→ **WHAT NEEDS TO BE DONE**: Please set out the data below as a Markdown table with the columns "Row" and "Line", beginning at the line that contains "RUGER LCP II - 2 of 4" and stopping after the line that contains "Photo 3 VIN: 1FM5K8DH5HGD97752". Skip blank lines and leave the pictures out.

→ **TASK INPUTS**:
· · ·
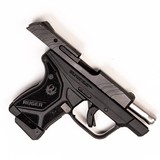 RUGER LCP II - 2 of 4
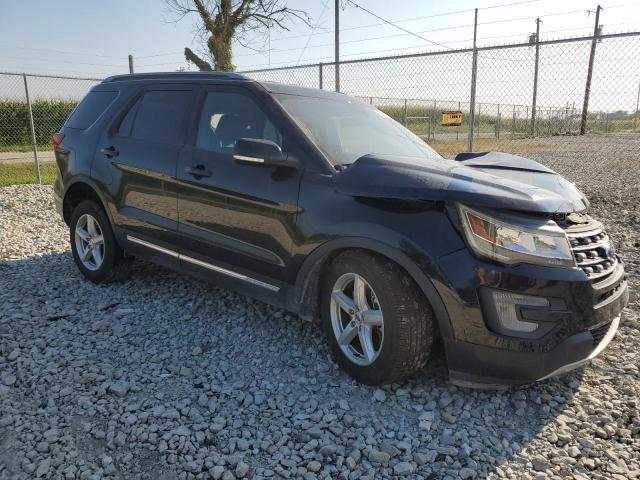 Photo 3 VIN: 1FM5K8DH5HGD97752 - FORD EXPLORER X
· · ·
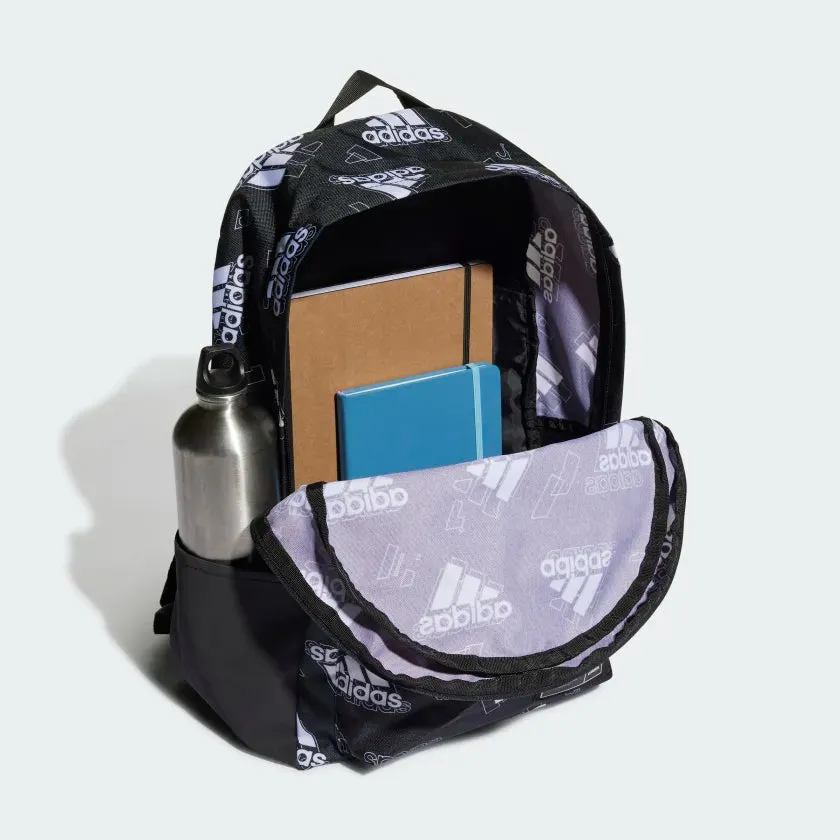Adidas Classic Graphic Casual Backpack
· · ·
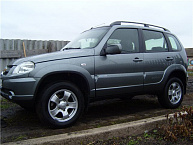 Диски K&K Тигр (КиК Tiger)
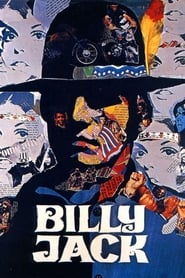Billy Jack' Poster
· · ·
→ **ANSWER SPACE**:
| Row | Line |
|---|---|
| 1 |  RUGER LCP II - 2 of 4 |
| 2 |  Photo 3 VIN: 1FM5K8DH5HGD97752 - FORD EXPLORER X |